■ Текст упражнения ■
Все знавшие его в те годы вспоминали потом о его буйной, необыкновенной жизнерадостности, оптимизме. И странной печали, таившейся за ними…
На одиннадцатом году заключения Назым писал из бурсской тюрьмы:
…В конце двадцатых годов в Москве к Назыму тоже пришла нежданная сила, духовная и физическая. Но то была радостная сила!
В школе в Гёзтепе на азиатской стороне Босфора, где они учились вместе с Валей, в лицее Галатасарай Назыма звали «Пататес» — «Картошка». Он был круглым, пухлым мальчиком, которого ничего не стоило побороть. Даже в военно-морском училище он был не из сильных… И вдруг в Москве нежданно-негаданно победил одного из лучших борцов университета — Шадана.
Шадан, племянник знаменитого турецкого поэта Тевфика Фикрета, вышел в финал первенства турецкого факультета. Но проиграл анатолийскому крестьянину Шевки. Проигрыш так его огорчил, что он стал привязываться ко всем подряд: давай, мол, поборемся.
Приставал и к Назыму. Тот долго отнекивался. Наконец не выдержал: «Давай!»
Каково же было всеобщее удивление, когда Шадан оказался на лопатках… Назым гордился своей борцовской победой не меньше, чем поэтическими.
По выходным — тогда выходные были через четыре дня на пятый — кутвовцы отправлялись в Петровский парк. Здесь, на месте нынешнего стадиона «Динамо», играли на полянах в футбол.

■ Ваши задания ■
1. Перепишите отрывок о Назыме между словами «В школе в Гёзтепе» и «университета — Шадана.» включительно, подставив «полным» вместо «пухлым».
2. Продолжите отрывок о Назыме после его последнего предложения.
Следующие строки — отдельный материал.

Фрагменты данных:
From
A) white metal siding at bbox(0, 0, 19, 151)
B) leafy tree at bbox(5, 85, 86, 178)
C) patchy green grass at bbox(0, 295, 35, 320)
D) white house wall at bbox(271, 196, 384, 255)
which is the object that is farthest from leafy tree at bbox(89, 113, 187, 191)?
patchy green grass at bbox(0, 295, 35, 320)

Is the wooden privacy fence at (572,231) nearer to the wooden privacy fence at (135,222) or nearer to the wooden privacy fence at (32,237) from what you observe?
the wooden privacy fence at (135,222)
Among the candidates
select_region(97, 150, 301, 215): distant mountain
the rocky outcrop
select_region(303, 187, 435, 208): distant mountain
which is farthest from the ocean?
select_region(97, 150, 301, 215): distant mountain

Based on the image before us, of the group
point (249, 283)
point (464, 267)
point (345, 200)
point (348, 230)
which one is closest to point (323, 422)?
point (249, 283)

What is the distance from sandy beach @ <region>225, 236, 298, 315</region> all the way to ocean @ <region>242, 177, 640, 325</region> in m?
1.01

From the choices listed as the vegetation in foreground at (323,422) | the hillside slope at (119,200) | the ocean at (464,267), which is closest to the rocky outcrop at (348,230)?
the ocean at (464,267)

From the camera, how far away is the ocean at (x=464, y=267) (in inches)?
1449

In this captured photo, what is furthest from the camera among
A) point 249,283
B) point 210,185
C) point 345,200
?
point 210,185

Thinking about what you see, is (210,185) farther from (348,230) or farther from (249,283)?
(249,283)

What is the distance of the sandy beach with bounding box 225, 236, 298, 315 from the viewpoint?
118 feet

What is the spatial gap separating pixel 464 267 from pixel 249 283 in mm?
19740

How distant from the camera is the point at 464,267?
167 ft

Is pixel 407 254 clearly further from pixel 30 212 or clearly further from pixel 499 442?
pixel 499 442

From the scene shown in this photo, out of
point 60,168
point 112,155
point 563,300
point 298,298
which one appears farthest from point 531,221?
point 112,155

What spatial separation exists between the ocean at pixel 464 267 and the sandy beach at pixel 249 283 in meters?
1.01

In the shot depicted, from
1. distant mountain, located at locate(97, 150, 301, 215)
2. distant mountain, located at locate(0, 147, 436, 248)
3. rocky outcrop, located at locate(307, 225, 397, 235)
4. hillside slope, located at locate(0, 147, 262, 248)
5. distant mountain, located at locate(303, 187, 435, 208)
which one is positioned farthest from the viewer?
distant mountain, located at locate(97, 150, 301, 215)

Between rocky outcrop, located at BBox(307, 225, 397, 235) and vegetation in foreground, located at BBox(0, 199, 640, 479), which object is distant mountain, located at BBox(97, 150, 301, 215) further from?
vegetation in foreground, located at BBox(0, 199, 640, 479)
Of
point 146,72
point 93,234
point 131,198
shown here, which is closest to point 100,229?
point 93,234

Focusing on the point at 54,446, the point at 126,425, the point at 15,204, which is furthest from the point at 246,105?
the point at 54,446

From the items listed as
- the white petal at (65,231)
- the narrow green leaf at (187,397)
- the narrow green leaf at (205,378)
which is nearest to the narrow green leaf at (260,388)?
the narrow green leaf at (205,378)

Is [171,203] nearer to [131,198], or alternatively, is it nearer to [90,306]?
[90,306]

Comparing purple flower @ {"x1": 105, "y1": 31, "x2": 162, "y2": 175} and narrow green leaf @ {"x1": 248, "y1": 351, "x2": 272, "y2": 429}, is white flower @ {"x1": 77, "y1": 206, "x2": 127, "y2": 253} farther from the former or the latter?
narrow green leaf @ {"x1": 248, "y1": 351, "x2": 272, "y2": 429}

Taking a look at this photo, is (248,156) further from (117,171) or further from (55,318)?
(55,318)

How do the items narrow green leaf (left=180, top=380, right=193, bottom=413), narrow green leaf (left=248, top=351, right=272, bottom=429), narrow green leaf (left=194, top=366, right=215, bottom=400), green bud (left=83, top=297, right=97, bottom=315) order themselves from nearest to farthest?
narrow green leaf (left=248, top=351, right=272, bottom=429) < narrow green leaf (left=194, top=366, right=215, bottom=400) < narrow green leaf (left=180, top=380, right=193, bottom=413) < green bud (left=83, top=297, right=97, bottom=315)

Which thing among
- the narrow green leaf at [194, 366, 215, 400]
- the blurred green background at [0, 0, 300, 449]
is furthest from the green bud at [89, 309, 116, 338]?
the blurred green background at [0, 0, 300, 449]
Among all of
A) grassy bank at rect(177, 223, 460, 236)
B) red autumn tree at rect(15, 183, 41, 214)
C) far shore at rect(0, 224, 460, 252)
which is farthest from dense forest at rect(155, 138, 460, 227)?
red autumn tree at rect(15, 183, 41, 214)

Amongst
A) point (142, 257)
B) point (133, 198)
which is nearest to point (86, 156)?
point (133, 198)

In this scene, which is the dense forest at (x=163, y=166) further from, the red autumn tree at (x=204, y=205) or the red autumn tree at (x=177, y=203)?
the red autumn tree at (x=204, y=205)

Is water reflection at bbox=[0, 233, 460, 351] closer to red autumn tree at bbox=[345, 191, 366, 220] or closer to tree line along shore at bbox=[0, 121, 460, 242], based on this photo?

■ Ответы по номерам ■
1.
В школе в Гёзтепе на азиатской стороне Босфора, где они учились вместе с Валей, в лицее Галатасарай Назыма звали «Пататес» — «Картошка». Он был круглым, полным мальчиком, которого ничего не стоило побороть. Даже в военно-морском училище он был не из сильных… И вдруг в Москве нежданно-негаданно победил одного из лучших борцов университета — Шадана.

2.
Назым любил играть, но не проигрывать. Входил в раж. Делался красным от ярости. «Ковался». Как-то даже сломал ногу товарищу. Бывало, доставалось и ему самому. Потом в тюрьме старые футбольные ушибы давали себя знать — ноги болели,
В те годы он с одинаковым азартом играл в футбол и участвовал в литературных спорах. Бывало, из Петровского парка прямым путем отправлялся в дом Герцена. Здесь, на Тверском бульваре, в здании нынешнего Литературного института, помещался Клуб писателей. Назым выступал в тогдашних литературных схватках на стороне ЛЦК, или Литературного Центра Конструктивистов. В него входили Илья Сельвинский, Корнелий Зелинский, Вера Инбер, Борис Агапов, Николай Панов. Маяковский, глава «левого фронта искусств» — ЛЕФа, считал их наиболее близкой к нему группой.
В одном из тогдашних журналов Назым вполне в духе конструктивистов-лефовцев напечатал такие строчки:
Назыму нравилось у конструктивистов их увлечение техникой, желание писать стихи на современные темы, призывы к смелому эксперименту в области формы. А главное — среди конструктивистов был Эдуард Багрицкий.
…Важнейшей стороной нового революционного сознания, к которому Назым Хикмет приобщился в Москве и которое сделалось содержанием его внутренней жизни до конца его дней, был интернационализм. Дело революции в Китае было его собственным делом, так же как борьба немецких рабочих с фашизмом была его борьбой.
В постоянном общении с художниками разных стран и цивилизаций — индийским драматургом Эс Хабибом Вафой, китайским поэтом Эми Сяо, иранским поэтом Лахути, азербайджанскими поэтами Микаэлем Рафили и Сулейманом Рустамом, русскими поэтами Багрицким, Маяковским, Сельвинским и многими другими, — в общей атмосфере тех лет он стал не только антибуржуазным художником. Единство мировой культуры Назым Хикмет ощутил и воспринял как живую реальность.
Он стал коммунистом еще и потому, что быть им значило стать наследником культуры всего человечества. Не только Греции, Рима, Ренессанса, а всего мира — Азии и Африки, китайской и японской классики, Индии, Ирана, Латинской Америки, и в литературе, и в живописи, и в скульптуре, и в танце.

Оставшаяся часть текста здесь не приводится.